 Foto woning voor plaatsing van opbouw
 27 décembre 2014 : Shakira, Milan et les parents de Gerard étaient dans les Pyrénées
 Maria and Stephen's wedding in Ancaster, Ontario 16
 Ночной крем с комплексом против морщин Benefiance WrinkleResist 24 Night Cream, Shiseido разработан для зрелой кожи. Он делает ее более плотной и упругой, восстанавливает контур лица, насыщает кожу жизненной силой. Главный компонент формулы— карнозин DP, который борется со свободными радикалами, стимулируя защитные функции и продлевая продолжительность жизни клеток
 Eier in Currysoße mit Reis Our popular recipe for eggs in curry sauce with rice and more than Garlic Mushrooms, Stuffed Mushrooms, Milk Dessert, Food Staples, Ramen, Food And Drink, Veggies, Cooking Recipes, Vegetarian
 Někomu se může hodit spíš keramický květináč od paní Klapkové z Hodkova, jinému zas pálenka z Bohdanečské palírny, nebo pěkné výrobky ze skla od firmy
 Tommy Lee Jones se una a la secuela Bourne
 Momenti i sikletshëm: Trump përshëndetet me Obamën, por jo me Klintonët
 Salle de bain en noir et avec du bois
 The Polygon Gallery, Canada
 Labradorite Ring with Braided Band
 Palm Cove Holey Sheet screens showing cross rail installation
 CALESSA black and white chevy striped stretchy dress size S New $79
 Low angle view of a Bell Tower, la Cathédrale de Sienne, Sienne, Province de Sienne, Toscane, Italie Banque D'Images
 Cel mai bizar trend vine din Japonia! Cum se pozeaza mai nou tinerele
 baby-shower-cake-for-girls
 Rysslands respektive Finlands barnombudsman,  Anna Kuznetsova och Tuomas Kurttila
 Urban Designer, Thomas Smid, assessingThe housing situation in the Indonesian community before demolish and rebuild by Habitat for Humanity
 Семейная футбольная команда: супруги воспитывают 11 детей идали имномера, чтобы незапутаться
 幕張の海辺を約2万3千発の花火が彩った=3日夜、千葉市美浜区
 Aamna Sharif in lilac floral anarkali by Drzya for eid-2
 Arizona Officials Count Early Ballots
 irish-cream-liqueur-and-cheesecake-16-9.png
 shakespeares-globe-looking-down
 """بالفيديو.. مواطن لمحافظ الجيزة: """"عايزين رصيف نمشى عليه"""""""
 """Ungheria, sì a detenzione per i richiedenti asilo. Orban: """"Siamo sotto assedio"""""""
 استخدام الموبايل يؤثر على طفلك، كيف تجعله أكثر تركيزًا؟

··········

▶ **WHAT IS EXPECTED**: Write out the entries above word for word.

▶ **RESULT**:
 Foto woning voor plaatsing van opbouw
 27 décembre 2014 : Shakira, Milan et les parents de Gerard étaient dans les Pyrénées
 Maria and Stephen's wedding in Ancaster, Ontario 16
 Ночной крем с комплексом против морщин Benefiance WrinkleResist 24 Night Cream, Shiseido разработан для зрелой кожи. Он делает ее более плотной и упругой, восстанавливает контур лица, насыщает кожу жизненной силой. Главный компонент формулы— карнозин DP, который борется со свободными радикалами, стимулируя защитные функции и продлевая продолжительность жизни клеток
 Eier in Currysoße mit Reis Our popular recipe for eggs in curry sauce with rice and more than Garlic Mushrooms, Stuffed Mushrooms, Milk Dessert, Food Staples, Ramen, Food And Drink, Veggies, Cooking Recipes, Vegetarian
 Někomu se může hodit spíš keramický květináč od paní Klapkové z Hodkova, jinému zas pálenka z Bohdanečské palírny, nebo pěkné výrobky ze skla od firmy
 Tommy Lee Jones se una a la secuela Bourne
 Momenti i sikletshëm: Trump përshëndetet me Obamën, por jo me Klintonët
 Salle de bain en noir et avec du bois
 The Polygon Gallery, Canada
 Labradorite Ring with Braided Band
 Palm Cove Holey Sheet screens showing cross rail installation
 CALESSA black and white chevy striped stretchy dress size S New $79
 Low angle view of a Bell Tower, la Cathédrale de Sienne, Sienne, Province de Sienne, Toscane, Italie Banque D'Images
 Cel mai bizar trend vine din Japonia! Cum se pozeaza mai nou tinerele
 baby-shower-cake-for-girls
 Rysslands respektive Finlands barnombudsman,  Anna Kuznetsova och Tuomas Kurttila
 Urban Designer, Thomas Smid, assessingThe housing situation in the Indonesian community before demolish and rebuild by Habitat for Humanity
 Семейная футбольная команда: супруги воспитывают 11 детей идали имномера, чтобы незапутаться
 幕張の海辺を約2万3千発の花火が彩った=3日夜、千葉市美浜区
 Aamna Sharif in lilac floral anarkali by Drzya for eid-2
 Arizona Officials Count Early Ballots
 irish-cream-liqueur-and-cheesecake-16-9.png
 shakespeares-globe-looking-down
 """بالفيديو.. مواطن لمحافظ الجيزة: """"عايزين رصيف نمشى عليه"""""""
 """Ungheria, sì a detenzione per i richiedenti asilo. Orban: """"Siamo sotto assedio"""""""
 استخدام الموبايل يؤثر على طفلك، كيف تجعله أكثر تركيزًا؟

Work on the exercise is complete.